1 – Laikliğin çıkış noktasıyla, bugün geldiği noktayı nasıl değerlendirirsiniz?
Türkiye’de laiklik erken Cumhuriyet dönemindeki devlet inşaasının temel taşını oluşturur. Hukuk ve eğitimdeki laikleşme de bunun önemli bir parçasıdır. Günümüzde Türkiye, anayasasına göre hâlâ laik bir devlet. Ancak eğitim alanında dinin etkisinin giderek artmasını ve öğretilerin kimi zaman bilimle çelişir ve hatta kavgalı hale getirilmesini ben cumhuriyetin eğitimdeki akılcı duruşundan uzaklaşma olarak görüyorum. Toplumda son dönemde artarak devam eden şeriat tartışmalarını ya da olası yeni bir anayasada laiklik konusunun ne şekilde ele alınabileceği sorularını da oldukça sorunlu ve aynı zamanda hayati görüyorum.

→ Görev A
Listede "What item among" ifadesini içeren satırdan listenin sonuna kadar her şeyi yeniden yazın. Bu satırlarda "viewer" yerine "camera" koyun ve geri kalan her şeyi değiştirmeden bırakın.
Laiklik metni ile liste birbirinden bağımsızdır.

→ Liste
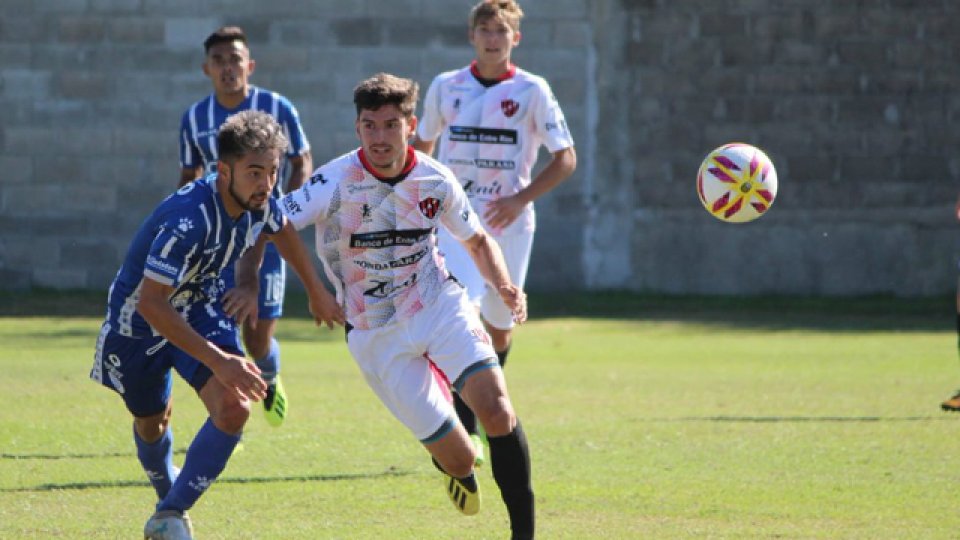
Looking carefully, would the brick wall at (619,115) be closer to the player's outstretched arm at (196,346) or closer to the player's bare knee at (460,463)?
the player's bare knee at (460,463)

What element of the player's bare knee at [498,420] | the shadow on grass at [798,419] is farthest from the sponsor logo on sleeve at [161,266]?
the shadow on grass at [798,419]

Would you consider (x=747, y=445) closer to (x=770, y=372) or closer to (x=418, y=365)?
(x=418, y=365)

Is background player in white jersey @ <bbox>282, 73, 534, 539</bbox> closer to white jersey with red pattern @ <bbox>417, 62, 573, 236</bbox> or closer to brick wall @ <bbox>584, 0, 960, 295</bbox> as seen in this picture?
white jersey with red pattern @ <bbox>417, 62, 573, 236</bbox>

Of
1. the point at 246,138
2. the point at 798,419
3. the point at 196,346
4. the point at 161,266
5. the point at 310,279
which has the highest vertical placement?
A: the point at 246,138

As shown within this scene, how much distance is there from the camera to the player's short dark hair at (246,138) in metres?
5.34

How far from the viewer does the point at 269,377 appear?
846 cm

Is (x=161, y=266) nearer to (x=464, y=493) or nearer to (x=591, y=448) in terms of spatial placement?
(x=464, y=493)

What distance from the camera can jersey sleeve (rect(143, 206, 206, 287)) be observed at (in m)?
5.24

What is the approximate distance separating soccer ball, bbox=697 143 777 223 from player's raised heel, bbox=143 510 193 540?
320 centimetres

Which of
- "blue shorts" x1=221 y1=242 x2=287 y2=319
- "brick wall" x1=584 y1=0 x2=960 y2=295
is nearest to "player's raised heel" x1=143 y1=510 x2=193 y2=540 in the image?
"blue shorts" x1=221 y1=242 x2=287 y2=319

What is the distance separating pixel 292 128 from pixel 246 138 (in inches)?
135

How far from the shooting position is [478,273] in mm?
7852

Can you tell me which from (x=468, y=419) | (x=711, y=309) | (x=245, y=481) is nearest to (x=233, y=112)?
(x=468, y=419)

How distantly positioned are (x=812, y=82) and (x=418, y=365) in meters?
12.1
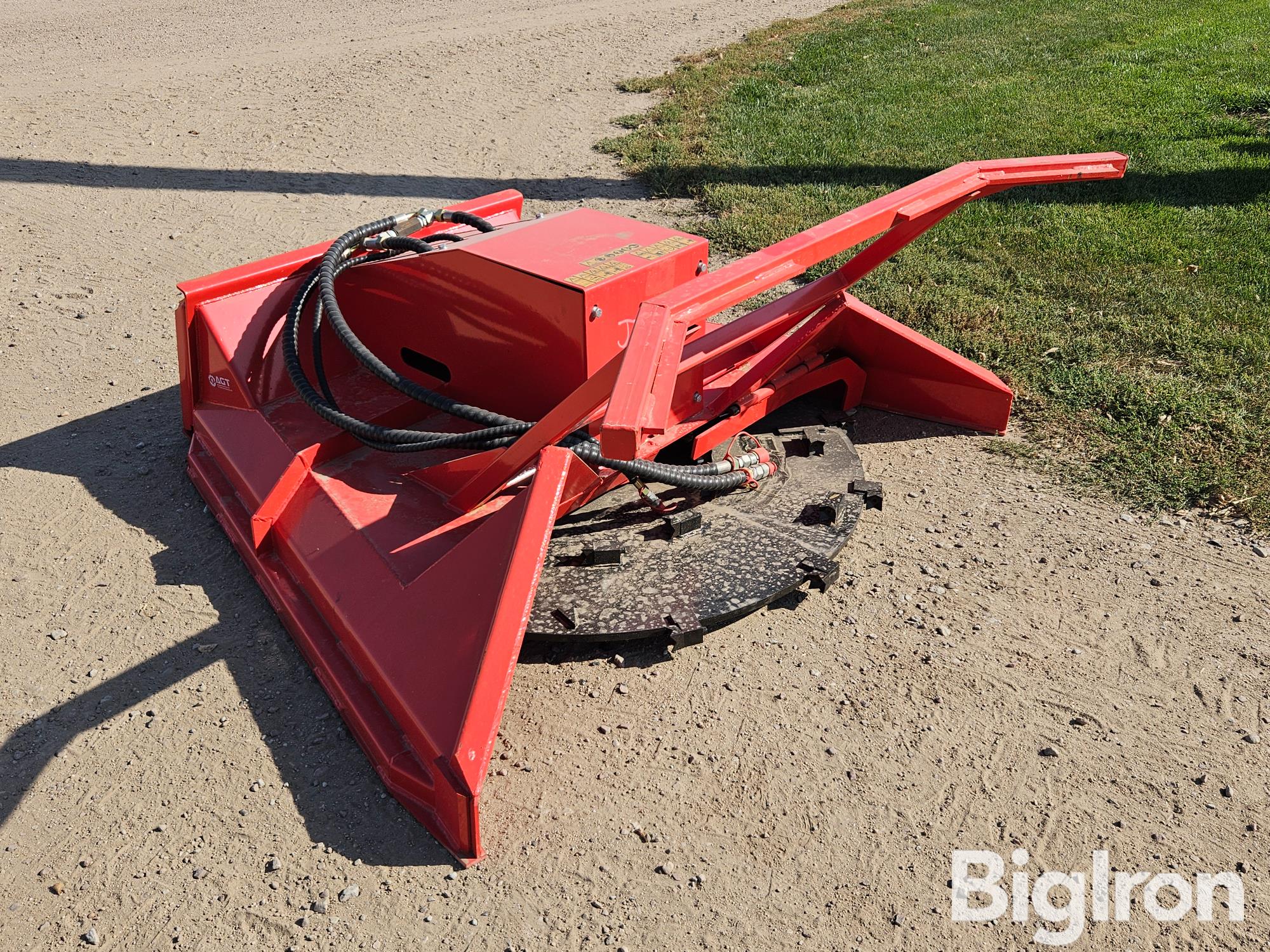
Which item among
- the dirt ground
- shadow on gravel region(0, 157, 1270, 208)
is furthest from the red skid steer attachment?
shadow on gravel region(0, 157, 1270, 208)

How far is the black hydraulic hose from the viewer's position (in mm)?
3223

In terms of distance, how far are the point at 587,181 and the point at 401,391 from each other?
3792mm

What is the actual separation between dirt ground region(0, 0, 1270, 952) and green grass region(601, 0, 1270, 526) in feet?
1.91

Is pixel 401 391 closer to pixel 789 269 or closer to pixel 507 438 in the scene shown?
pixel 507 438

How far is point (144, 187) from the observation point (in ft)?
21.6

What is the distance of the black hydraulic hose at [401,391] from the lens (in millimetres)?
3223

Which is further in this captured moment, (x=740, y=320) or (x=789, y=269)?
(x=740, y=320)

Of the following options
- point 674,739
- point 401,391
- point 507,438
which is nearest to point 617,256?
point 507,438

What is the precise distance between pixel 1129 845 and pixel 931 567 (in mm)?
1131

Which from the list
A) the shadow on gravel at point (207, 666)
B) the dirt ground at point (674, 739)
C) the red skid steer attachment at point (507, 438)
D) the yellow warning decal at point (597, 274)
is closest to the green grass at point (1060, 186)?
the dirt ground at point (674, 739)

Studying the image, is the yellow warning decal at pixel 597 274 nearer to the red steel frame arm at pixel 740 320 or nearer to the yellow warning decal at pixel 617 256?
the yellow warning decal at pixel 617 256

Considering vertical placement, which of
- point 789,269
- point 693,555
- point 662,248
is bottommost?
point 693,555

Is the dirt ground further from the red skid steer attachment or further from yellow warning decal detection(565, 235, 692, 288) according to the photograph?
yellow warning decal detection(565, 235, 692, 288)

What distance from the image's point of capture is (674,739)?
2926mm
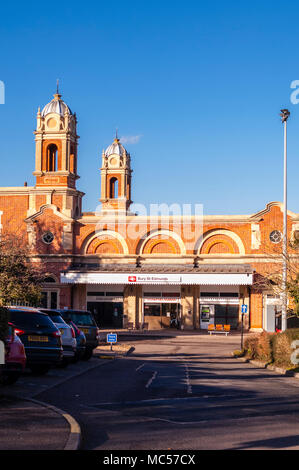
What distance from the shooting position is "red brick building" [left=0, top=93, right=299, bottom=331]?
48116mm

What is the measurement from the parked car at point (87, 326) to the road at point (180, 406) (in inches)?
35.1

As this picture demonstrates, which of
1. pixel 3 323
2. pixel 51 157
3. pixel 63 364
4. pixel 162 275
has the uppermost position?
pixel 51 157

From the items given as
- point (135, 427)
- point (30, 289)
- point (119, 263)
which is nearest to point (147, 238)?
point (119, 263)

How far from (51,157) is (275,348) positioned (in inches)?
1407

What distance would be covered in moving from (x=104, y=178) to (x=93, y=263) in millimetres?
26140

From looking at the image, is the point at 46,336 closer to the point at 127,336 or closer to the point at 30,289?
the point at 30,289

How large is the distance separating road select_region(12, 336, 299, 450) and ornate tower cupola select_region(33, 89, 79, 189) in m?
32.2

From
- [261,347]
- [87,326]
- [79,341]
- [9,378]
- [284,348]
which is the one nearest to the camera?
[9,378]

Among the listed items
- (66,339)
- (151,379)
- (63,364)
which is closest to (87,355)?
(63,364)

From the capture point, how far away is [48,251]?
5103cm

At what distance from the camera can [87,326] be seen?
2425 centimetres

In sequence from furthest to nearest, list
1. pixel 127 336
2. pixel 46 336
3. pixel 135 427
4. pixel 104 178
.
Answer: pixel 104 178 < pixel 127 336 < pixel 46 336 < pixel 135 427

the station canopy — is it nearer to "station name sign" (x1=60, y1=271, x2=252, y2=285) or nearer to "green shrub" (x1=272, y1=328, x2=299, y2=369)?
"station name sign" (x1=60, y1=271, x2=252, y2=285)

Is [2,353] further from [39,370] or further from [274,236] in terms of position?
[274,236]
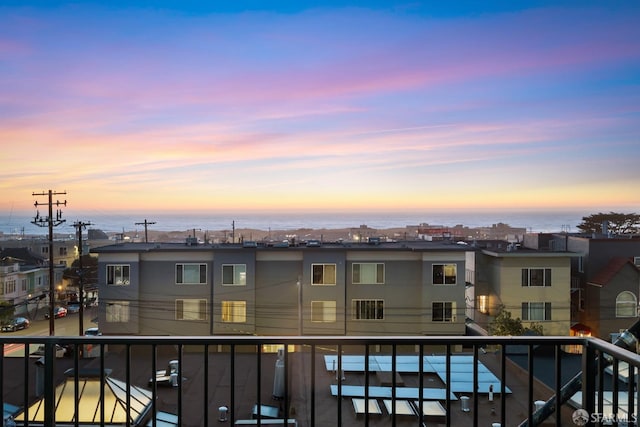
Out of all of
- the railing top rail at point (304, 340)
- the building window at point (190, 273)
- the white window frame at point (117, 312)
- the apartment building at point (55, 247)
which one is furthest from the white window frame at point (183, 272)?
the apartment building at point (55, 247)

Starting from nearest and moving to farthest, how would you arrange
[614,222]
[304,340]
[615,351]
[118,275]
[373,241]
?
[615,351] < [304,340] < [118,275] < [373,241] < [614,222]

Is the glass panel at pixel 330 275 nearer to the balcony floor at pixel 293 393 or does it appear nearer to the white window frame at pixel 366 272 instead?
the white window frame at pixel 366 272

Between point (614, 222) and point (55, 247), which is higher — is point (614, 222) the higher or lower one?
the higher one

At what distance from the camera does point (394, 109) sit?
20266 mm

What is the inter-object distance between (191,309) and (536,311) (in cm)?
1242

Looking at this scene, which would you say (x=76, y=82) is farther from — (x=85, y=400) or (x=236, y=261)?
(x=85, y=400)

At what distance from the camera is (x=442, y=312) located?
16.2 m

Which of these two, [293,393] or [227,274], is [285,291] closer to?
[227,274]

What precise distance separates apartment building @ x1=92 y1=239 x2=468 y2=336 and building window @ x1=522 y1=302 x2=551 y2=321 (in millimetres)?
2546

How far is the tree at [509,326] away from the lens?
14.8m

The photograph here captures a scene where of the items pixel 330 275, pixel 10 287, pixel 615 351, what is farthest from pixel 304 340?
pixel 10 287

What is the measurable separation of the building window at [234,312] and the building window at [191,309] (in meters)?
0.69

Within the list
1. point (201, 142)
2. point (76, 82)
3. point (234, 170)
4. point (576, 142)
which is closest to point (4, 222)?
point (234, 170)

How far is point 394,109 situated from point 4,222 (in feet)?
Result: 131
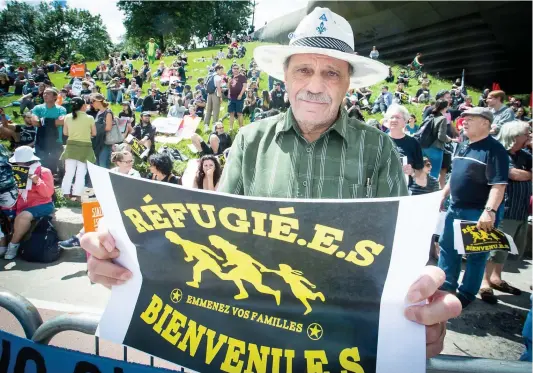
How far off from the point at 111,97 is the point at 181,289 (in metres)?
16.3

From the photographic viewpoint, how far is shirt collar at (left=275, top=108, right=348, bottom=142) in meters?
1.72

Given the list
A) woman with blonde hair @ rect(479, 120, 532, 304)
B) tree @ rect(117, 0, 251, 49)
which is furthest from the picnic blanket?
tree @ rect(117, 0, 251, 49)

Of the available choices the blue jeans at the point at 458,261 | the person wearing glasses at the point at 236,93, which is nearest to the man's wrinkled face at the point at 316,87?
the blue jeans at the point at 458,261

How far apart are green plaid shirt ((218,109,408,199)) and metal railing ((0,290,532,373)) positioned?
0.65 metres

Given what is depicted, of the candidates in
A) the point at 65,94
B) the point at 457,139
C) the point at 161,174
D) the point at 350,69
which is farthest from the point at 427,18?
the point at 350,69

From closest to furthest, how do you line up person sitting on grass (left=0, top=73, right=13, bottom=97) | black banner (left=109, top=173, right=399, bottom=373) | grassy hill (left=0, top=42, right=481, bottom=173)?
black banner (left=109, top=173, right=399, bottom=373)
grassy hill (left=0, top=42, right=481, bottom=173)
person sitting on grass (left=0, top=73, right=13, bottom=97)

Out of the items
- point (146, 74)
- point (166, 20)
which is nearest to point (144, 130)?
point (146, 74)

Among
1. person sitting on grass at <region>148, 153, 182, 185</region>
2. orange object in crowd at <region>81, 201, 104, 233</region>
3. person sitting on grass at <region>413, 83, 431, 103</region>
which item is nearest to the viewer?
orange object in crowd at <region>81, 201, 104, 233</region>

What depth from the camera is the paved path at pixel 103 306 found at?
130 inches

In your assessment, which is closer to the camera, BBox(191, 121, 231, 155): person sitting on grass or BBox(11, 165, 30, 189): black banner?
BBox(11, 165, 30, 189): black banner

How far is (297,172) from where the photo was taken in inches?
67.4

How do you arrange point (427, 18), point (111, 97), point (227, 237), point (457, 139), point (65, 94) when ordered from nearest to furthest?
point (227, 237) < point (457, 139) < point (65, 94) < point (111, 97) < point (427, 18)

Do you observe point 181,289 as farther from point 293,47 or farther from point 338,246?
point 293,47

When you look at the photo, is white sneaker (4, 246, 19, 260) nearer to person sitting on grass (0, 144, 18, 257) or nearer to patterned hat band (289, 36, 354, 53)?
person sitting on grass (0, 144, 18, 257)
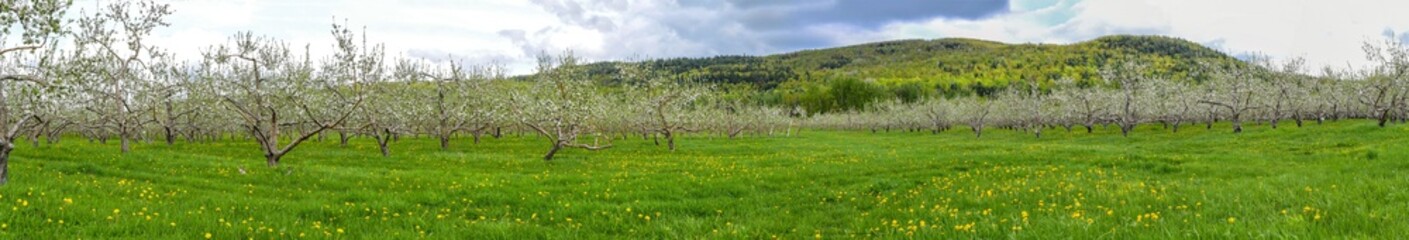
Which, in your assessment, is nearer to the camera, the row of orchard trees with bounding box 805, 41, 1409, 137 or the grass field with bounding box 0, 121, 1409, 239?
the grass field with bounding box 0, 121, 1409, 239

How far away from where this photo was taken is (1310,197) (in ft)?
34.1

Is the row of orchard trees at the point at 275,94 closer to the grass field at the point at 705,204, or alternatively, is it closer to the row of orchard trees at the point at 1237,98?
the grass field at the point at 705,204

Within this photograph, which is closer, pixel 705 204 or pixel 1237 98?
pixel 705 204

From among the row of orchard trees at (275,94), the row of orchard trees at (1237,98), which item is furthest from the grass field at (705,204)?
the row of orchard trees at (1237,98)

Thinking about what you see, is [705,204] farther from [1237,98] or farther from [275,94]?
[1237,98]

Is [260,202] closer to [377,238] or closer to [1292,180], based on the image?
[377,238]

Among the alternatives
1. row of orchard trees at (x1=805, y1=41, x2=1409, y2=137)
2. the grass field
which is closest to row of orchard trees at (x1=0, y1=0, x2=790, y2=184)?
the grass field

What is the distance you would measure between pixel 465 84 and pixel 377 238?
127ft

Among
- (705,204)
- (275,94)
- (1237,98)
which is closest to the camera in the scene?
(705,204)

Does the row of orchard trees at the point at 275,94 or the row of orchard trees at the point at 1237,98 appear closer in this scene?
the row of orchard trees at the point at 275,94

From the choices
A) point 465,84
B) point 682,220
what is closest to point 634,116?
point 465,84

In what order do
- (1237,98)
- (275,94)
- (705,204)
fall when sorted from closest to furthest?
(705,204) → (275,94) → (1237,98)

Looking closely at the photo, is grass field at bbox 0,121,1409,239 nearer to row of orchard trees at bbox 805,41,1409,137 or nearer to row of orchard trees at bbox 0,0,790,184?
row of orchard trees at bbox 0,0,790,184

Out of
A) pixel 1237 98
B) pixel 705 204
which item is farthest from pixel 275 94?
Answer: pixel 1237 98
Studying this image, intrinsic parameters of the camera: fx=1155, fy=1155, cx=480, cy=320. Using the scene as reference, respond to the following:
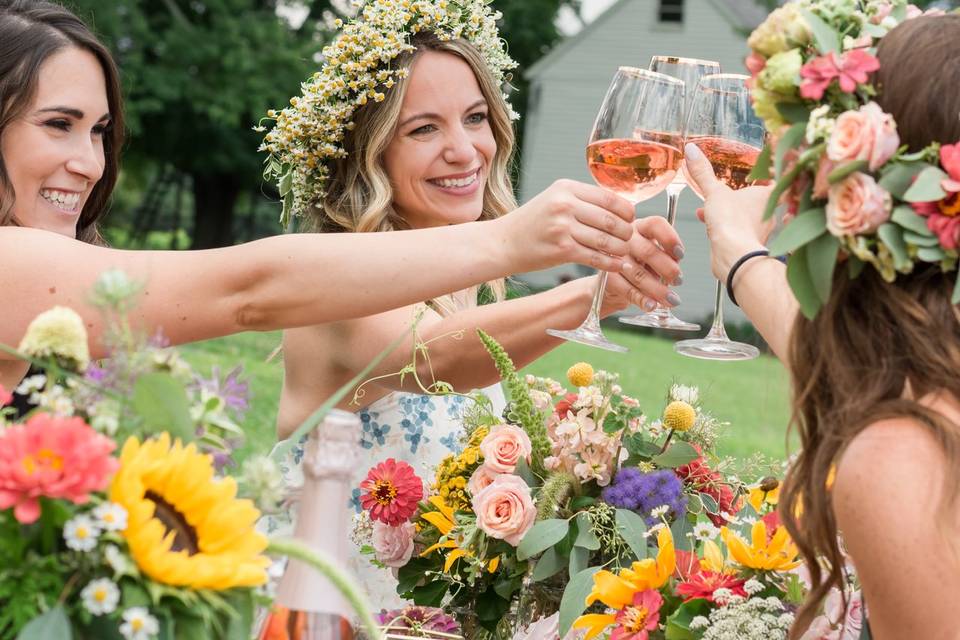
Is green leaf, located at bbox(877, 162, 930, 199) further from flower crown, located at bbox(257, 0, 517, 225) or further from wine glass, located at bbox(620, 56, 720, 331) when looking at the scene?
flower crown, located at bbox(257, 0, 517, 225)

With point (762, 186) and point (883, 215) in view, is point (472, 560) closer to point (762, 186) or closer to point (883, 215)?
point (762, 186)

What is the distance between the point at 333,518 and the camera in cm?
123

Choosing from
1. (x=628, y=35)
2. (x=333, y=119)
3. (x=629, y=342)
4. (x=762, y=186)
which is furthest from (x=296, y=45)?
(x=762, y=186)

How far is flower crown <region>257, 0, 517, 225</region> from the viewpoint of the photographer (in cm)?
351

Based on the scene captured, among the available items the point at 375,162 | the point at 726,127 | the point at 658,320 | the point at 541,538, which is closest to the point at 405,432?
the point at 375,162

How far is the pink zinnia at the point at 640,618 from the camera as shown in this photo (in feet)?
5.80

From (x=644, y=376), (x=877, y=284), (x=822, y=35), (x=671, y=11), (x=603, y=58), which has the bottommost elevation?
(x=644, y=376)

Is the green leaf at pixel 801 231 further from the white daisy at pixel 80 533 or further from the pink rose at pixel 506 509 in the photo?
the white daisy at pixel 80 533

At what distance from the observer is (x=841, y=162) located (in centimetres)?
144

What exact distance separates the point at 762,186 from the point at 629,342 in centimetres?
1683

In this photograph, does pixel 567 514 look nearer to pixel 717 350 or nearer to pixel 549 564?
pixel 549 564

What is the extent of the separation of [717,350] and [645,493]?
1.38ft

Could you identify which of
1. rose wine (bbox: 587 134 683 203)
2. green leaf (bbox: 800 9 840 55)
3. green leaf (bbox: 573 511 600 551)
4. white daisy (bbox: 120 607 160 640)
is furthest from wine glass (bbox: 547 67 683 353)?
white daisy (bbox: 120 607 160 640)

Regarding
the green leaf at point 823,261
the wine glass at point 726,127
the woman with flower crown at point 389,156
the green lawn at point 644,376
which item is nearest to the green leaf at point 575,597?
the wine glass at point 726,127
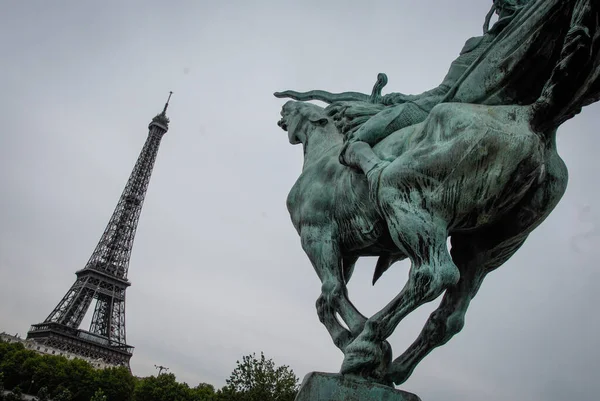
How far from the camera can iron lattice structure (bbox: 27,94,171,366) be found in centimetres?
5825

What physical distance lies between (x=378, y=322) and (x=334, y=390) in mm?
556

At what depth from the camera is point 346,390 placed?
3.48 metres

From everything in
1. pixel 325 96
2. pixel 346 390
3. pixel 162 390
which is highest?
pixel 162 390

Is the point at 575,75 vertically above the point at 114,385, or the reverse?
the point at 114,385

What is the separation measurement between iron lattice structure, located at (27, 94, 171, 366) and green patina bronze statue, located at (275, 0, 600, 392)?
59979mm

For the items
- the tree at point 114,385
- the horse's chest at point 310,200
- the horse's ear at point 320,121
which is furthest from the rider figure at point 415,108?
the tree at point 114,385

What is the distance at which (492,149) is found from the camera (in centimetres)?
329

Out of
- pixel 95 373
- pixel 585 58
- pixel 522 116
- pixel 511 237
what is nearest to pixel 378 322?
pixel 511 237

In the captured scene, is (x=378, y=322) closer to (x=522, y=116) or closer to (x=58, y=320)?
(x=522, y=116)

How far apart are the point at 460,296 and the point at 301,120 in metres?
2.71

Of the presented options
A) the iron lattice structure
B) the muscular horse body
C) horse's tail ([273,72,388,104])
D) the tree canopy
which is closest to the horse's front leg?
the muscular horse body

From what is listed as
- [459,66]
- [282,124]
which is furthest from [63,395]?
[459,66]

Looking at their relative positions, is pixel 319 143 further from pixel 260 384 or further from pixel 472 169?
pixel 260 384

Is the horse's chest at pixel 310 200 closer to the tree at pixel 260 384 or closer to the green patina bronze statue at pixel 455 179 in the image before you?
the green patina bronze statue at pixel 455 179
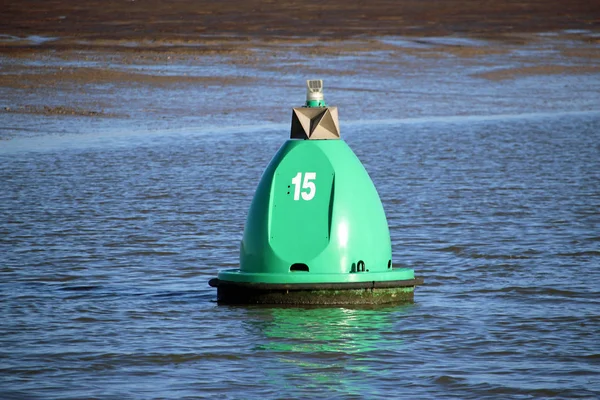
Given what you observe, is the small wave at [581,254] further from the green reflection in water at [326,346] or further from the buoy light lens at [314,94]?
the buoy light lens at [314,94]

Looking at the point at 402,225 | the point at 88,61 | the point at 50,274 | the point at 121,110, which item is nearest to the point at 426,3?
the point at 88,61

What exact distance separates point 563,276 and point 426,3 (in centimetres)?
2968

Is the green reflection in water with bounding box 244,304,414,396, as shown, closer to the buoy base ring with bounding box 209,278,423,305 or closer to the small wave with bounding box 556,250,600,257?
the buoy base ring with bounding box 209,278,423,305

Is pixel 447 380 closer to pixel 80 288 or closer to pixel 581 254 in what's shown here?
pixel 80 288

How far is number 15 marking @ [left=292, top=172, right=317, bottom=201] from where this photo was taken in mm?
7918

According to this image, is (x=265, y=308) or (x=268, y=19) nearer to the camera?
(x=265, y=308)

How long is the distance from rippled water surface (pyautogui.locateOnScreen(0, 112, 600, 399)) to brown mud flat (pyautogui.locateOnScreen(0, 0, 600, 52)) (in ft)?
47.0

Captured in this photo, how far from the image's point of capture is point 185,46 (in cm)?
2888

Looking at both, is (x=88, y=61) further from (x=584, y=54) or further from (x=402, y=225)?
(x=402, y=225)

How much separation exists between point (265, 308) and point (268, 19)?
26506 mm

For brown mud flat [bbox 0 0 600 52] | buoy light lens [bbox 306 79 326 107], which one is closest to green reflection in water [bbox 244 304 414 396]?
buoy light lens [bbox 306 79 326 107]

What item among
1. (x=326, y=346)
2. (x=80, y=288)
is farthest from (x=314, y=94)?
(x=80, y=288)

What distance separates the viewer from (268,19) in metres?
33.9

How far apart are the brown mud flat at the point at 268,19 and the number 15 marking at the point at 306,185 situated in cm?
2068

→ Görev B
Laiklik metninde "1 – Laikliğin" ifadesinden "zamanda hayati görüyorum." ifadesine kadar her şeyi aynen kopyalayın.

→ Alıştırma cevabı A
What item among
1. (x=326, y=346)
2. (x=80, y=288)
is farthest from (x=314, y=94)?
(x=80, y=288)

What distance separates the camera from (268,19) in metres?
33.9

How far apart are the brown mud flat at the point at 268,19 and the number 15 marking at the point at 306,185 situated in cm?
2068

→ Alıştırma cevabı B
1 – Laikliğin çıkış noktasıyla, bugün geldiği noktayı nasıl değerlendirirsiniz?
Türkiye’de laiklik erken Cumhuriyet dönemindeki devlet inşaasının temel taşını oluşturur. Hukuk ve eğitimdeki laikleşme de bunun önemli bir parçasıdır. Günümüzde Türkiye, anayasasına göre hâlâ laik bir devlet. Ancak eğitim alanında dinin etkisinin giderek artmasını ve öğretilerin kimi zaman bilimle çelişir ve hatta kavgalı hale getirilmesini ben cumhuriyetin eğitimdeki akılcı duruşundan uzaklaşma olarak görüyorum. Toplumda son dönemde artarak devam eden şeriat tartışmalarını ya da olası yeni bir anayasada laiklik konusunun ne şekilde ele alınabileceği sorularını da oldukça sorunlu ve aynı zamanda hayati görüyorum.